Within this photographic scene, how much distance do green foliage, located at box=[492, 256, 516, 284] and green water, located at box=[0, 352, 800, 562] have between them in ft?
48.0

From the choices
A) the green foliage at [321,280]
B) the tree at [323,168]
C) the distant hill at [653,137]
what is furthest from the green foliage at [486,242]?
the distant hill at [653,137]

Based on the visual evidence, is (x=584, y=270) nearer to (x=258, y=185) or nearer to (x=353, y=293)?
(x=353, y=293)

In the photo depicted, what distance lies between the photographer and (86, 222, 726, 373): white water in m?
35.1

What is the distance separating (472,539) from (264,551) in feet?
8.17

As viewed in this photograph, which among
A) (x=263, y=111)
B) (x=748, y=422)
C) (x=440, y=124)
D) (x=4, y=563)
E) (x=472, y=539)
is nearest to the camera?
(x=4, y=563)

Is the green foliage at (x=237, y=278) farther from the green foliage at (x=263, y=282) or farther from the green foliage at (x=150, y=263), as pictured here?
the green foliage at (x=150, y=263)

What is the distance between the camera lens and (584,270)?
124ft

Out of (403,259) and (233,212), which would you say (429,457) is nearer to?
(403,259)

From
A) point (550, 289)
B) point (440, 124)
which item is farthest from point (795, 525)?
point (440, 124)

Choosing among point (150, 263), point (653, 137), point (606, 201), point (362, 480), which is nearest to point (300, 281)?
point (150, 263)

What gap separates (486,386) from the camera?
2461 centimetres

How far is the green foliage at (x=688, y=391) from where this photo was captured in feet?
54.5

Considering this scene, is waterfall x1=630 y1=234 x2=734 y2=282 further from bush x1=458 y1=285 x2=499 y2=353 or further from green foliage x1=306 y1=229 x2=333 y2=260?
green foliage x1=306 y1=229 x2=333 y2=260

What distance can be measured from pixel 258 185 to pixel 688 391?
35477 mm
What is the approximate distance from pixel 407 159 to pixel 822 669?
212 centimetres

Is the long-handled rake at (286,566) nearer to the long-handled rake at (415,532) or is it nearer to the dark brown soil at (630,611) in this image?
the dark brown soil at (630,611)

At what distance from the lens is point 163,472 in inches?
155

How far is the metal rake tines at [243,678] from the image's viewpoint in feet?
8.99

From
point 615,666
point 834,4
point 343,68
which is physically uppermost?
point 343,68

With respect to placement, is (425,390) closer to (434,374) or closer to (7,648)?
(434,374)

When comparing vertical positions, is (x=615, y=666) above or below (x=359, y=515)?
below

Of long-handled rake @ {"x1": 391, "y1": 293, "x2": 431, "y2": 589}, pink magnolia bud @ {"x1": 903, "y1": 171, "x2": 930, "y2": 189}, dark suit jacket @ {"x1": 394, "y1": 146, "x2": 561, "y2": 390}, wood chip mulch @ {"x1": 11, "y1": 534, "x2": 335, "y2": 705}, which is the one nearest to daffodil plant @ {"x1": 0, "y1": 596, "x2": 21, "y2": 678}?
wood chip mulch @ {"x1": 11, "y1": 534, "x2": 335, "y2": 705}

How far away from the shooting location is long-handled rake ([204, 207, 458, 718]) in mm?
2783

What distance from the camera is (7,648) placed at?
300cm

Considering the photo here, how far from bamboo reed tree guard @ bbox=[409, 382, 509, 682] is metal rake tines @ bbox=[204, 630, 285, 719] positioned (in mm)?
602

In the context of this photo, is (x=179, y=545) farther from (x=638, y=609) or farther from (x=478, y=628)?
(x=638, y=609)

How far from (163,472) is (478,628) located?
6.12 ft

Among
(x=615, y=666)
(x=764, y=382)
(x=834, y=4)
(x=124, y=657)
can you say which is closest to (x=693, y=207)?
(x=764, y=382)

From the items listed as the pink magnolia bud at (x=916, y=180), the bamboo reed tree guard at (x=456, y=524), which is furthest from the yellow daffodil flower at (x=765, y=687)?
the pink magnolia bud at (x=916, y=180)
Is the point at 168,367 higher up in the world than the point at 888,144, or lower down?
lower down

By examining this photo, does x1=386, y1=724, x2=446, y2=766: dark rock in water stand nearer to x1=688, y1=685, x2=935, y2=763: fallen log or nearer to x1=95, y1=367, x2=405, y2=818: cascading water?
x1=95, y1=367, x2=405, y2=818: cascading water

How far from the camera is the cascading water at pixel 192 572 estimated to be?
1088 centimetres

▶ [YOUR TASK] Copy out every row above word for word, keeping each line as it appears.

▶ [THE OUTPUT]
Within this photographic scene, how much distance do green foliage, located at box=[492, 256, 516, 284] and green water, located at box=[0, 352, 800, 562] have between them in ft?
48.0

From the choices
A) the green foliage at [321,280]
B) the tree at [323,168]
C) the distant hill at [653,137]
what is furthest from the green foliage at [486,242]?
the distant hill at [653,137]

Based on the visual evidence, is (x=584, y=270) nearer to (x=258, y=185) or nearer to (x=353, y=293)?
(x=353, y=293)

In the photo depicted, what distance lies between the photographer and (86, 222, 726, 373): white water in m?
35.1

What is the distance separating (472,539) from (264,551) in feet?
8.17

As viewed in this photograph, which among
A) (x=263, y=111)
B) (x=748, y=422)
C) (x=440, y=124)
D) (x=4, y=563)
E) (x=472, y=539)
is nearest to the camera?
(x=4, y=563)

Is the green foliage at (x=237, y=278) farther from the green foliage at (x=263, y=282) or farther from the green foliage at (x=150, y=263), as pictured here?
the green foliage at (x=150, y=263)

What is the distance between the camera lens and (584,270)?
124ft

Out of (403,259) and (233,212), which would you say (429,457) is nearer to?
(403,259)

From
A) point (550, 289)
B) point (440, 124)
which item is farthest from point (795, 525)?
point (440, 124)

Choosing among point (150, 263), point (653, 137), point (606, 201), point (362, 480), which is nearest to point (300, 281)?
point (150, 263)

What gap separates (486,386) from the camera?
2461 centimetres

How far is the green foliage at (x=688, y=391) from where this photo was captured in feet?
54.5

Considering this scene, is waterfall x1=630 y1=234 x2=734 y2=282 further from bush x1=458 y1=285 x2=499 y2=353 or further from green foliage x1=306 y1=229 x2=333 y2=260?
green foliage x1=306 y1=229 x2=333 y2=260

What distance can be measured from pixel 258 185 to pixel 688 391?
35477 mm
What is the approximate distance from pixel 407 159 to pixel 822 669?
212 centimetres

Is the long-handled rake at (286,566) nearer to the long-handled rake at (415,532) or is it nearer to the dark brown soil at (630,611) in this image?
the dark brown soil at (630,611)

At what distance from the lens is point 163,472 in inches?
155

How far is the metal rake tines at [243,678] from the image's viewpoint in feet?
8.99

From
point 615,666
point 834,4
point 343,68
which is physically uppermost?
point 343,68

With respect to placement, is (425,390) closer to (434,374) or closer to (7,648)?
(434,374)

When comparing vertical positions, is (x=615, y=666) above or below (x=359, y=515)?
below

Of long-handled rake @ {"x1": 391, "y1": 293, "x2": 431, "y2": 589}, pink magnolia bud @ {"x1": 903, "y1": 171, "x2": 930, "y2": 189}, dark suit jacket @ {"x1": 394, "y1": 146, "x2": 561, "y2": 390}, wood chip mulch @ {"x1": 11, "y1": 534, "x2": 335, "y2": 705}, which is the one nearest to daffodil plant @ {"x1": 0, "y1": 596, "x2": 21, "y2": 678}?
wood chip mulch @ {"x1": 11, "y1": 534, "x2": 335, "y2": 705}

How far away from the shooting location is long-handled rake ([204, 207, 458, 718]) in mm?
2783

What distance from the camera is (7,648) placed at?
300cm

Considering the photo here, how far from bamboo reed tree guard @ bbox=[409, 382, 509, 682] is metal rake tines @ bbox=[204, 630, 285, 719] positioned (in mm)?
602

In the context of this photo, is (x=179, y=545) farther from (x=638, y=609) or farther from (x=478, y=628)?
(x=638, y=609)

How far from (163,472) is (478,628) located?
6.12 ft

Among
(x=615, y=666)
(x=764, y=382)
(x=834, y=4)
(x=124, y=657)
can you say which is closest to (x=693, y=207)?
(x=764, y=382)

From the items listed as the pink magnolia bud at (x=916, y=180), the bamboo reed tree guard at (x=456, y=524), which is furthest from the yellow daffodil flower at (x=765, y=687)?
the pink magnolia bud at (x=916, y=180)
Is the point at 168,367 higher up in the world than the point at 888,144, or lower down?
lower down

By examining this photo, does x1=386, y1=724, x2=446, y2=766: dark rock in water stand nearer to x1=688, y1=685, x2=935, y2=763: fallen log or nearer to x1=95, y1=367, x2=405, y2=818: cascading water?
x1=95, y1=367, x2=405, y2=818: cascading water

How far from the camera is the cascading water at pixel 192 572 estimated to be?
1088 centimetres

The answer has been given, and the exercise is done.